Given instruction a:
Quote the passage of the DKW forum thread starting at "## Spandex (Feb" and ending at "Auto Union text.".

Provided text:
┄┄┄┄┄┄┄┄┄┄┄┄┄┄┄┄┄┄┄┄

# 1947 DKW Pics



## Hoggy (May 8, 2002)

Hi, A mate of mine 1947 DKW, 3 cylinder 2 stroke. 4 Rings but Pre Auto Union, Pre Audi.
click to enlarge.

























Hoggy.


----------



## dextter (Oct 29, 2007)

Nice one Hoggy; so would that be classed as an early Audi then, or a pre-Audi, as such ?


----------



## cherie (Oct 23, 2014)

Aww, that is lovely.


----------



## Spandex (Feb 20, 2009)

dextter said:


> Nice one Hoggy; so would that be classed as an early Audi then, or a pre-Audi, as such ?


According to Wikipedia, Audi existed before DKW, but in 1932 they merged (along with Horch and Wanderer) to form Auto Union. This DKW was built after this merger and has the four rings with 'Auto Union' written over them. Prior to 1932 the DKW emblem didn't have the rings or the Auto Union text.

Great looking car, with an unfortunate plate...


----------



## bigdodge (Apr 22, 2012)

I think its horrible looking - I just don't find classic cars attractive at all. Having said that I think the owner should be credit for its good condition


----------



## conlechi (May 6, 2006)

Very nice 8)


----------



## YELLOW_TT (Feb 25, 2004)

8)


----------



## j8keith (Jun 26, 2009)

A real credit to the owner for its amazing condition.


----------



## leopard (May 1, 2015)

If you squint your eyes sort of Morris minor/Citroën 2 cv ish.Lovely, and rare in this condition no doubt.


----------



## Von Twinzig (Feb 10, 2014)

Nice.

My dad had an early 60's 1000S, similar shape. Two shades of grey/green IIRC. So cool when other dads had Cortina's and Viva's.

VT


----------



## Bryndel (Apr 12, 2015)

That's really nice.... and not the 'normal' type of classic you see ... I bet the engine would be a joy to work on 8)


----------

┄┄┄┄┄┄┄┄┄┄┄┄┄┄┄┄┄┄┄┄

Material shown:
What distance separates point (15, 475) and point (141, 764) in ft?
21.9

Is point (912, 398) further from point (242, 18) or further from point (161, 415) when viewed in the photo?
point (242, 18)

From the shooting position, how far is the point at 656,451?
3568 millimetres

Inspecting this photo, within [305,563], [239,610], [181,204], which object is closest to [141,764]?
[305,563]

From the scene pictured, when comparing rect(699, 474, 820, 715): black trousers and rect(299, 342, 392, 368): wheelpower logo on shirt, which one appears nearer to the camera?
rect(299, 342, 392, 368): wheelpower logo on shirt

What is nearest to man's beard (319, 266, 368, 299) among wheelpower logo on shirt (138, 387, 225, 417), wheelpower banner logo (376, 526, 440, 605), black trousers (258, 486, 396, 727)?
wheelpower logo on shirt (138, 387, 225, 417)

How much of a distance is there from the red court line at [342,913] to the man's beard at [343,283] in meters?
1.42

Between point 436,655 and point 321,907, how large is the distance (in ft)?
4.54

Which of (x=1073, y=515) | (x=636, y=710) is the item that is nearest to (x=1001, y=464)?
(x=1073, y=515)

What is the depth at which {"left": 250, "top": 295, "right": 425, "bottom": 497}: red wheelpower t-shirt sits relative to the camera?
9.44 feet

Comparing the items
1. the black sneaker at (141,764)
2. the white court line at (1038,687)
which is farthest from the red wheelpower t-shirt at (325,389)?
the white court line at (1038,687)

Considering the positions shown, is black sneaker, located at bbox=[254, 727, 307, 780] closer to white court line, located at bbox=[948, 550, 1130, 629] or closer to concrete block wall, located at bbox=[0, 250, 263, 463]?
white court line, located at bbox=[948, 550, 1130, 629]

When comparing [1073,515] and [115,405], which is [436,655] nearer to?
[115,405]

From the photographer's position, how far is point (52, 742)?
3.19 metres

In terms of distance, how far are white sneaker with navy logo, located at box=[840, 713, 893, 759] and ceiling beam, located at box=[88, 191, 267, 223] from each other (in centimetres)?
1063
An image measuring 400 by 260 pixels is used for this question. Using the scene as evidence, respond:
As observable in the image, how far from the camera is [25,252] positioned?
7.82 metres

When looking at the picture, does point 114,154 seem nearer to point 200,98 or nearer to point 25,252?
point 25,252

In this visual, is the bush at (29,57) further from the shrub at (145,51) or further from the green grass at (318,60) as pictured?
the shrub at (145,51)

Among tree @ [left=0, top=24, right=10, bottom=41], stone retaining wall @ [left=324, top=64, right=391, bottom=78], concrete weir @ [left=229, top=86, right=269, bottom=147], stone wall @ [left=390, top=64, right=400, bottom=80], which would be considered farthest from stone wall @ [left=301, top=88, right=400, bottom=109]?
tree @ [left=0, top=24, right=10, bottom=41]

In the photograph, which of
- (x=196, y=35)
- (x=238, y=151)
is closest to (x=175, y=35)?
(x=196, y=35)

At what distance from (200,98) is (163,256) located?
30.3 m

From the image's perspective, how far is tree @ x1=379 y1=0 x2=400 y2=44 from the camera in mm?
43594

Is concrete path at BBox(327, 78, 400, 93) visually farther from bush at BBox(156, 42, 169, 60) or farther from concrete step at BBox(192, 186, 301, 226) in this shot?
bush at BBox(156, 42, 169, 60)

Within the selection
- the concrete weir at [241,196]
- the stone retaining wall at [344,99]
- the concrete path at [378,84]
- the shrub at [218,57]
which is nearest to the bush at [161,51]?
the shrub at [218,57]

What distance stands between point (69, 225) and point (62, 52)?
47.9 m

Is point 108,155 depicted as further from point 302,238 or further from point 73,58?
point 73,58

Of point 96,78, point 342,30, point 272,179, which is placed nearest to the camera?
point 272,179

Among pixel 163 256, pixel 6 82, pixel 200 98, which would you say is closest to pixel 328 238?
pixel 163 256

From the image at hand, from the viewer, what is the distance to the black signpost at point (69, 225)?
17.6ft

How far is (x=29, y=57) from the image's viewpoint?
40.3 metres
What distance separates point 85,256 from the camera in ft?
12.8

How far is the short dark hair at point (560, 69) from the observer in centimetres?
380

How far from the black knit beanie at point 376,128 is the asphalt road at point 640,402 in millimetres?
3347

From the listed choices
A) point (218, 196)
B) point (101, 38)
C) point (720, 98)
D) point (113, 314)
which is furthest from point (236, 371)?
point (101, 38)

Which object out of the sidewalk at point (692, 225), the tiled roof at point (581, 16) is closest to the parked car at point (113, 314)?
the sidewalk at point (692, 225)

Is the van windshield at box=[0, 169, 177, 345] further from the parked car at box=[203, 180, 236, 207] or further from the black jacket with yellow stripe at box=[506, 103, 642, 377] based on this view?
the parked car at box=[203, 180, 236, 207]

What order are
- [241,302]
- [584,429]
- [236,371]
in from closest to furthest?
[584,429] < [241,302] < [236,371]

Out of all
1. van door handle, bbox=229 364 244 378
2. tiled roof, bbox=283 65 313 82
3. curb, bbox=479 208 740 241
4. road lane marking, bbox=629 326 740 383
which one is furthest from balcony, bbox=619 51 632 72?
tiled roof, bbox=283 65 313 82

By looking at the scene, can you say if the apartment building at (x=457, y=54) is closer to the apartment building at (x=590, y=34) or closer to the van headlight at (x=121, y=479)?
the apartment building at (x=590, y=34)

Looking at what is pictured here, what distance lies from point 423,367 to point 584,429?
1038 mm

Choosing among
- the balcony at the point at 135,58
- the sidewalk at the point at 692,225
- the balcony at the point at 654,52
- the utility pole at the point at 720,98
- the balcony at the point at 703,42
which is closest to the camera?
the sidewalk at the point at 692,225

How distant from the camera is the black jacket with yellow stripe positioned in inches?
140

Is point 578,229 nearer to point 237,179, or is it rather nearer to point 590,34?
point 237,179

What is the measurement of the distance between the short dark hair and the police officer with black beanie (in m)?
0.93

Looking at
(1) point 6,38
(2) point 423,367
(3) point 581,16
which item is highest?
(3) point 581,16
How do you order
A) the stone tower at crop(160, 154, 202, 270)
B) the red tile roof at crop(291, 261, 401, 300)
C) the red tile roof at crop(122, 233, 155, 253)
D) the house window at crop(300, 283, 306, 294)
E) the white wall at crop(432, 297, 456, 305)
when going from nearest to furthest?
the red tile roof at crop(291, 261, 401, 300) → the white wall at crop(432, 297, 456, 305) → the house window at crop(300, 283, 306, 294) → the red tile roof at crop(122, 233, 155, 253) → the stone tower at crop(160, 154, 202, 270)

┄┄┄┄┄┄┄┄┄┄┄┄┄┄┄┄┄┄┄┄

Given instruction b:
In the listing, rewrite the lines starting at the line containing "How do you order" and ending at the line containing "when going from nearest to furthest?", changing "red tile roof" to "clay tile roof" and keeping everything else the same. Give only those lines.

Output a:
## Spandex (Feb 20, 2009)

dextter said:


> Nice one Hoggy; so would that be classed as an early Audi then, or a pre-Audi, as such ?


According to Wikipedia, Audi existed before DKW, but in 1932 they merged (along with Horch and Wanderer) to form Auto Union. This DKW was built after this merger and has the four rings with 'Auto Union' written over them. Prior to 1932 the DKW emblem didn't have the rings or the Auto Union text.

Output b:
How do you order
A) the stone tower at crop(160, 154, 202, 270)
B) the clay tile roof at crop(291, 261, 401, 300)
C) the clay tile roof at crop(122, 233, 155, 253)
D) the house window at crop(300, 283, 306, 294)
E) the white wall at crop(432, 297, 456, 305)
when going from nearest to furthest?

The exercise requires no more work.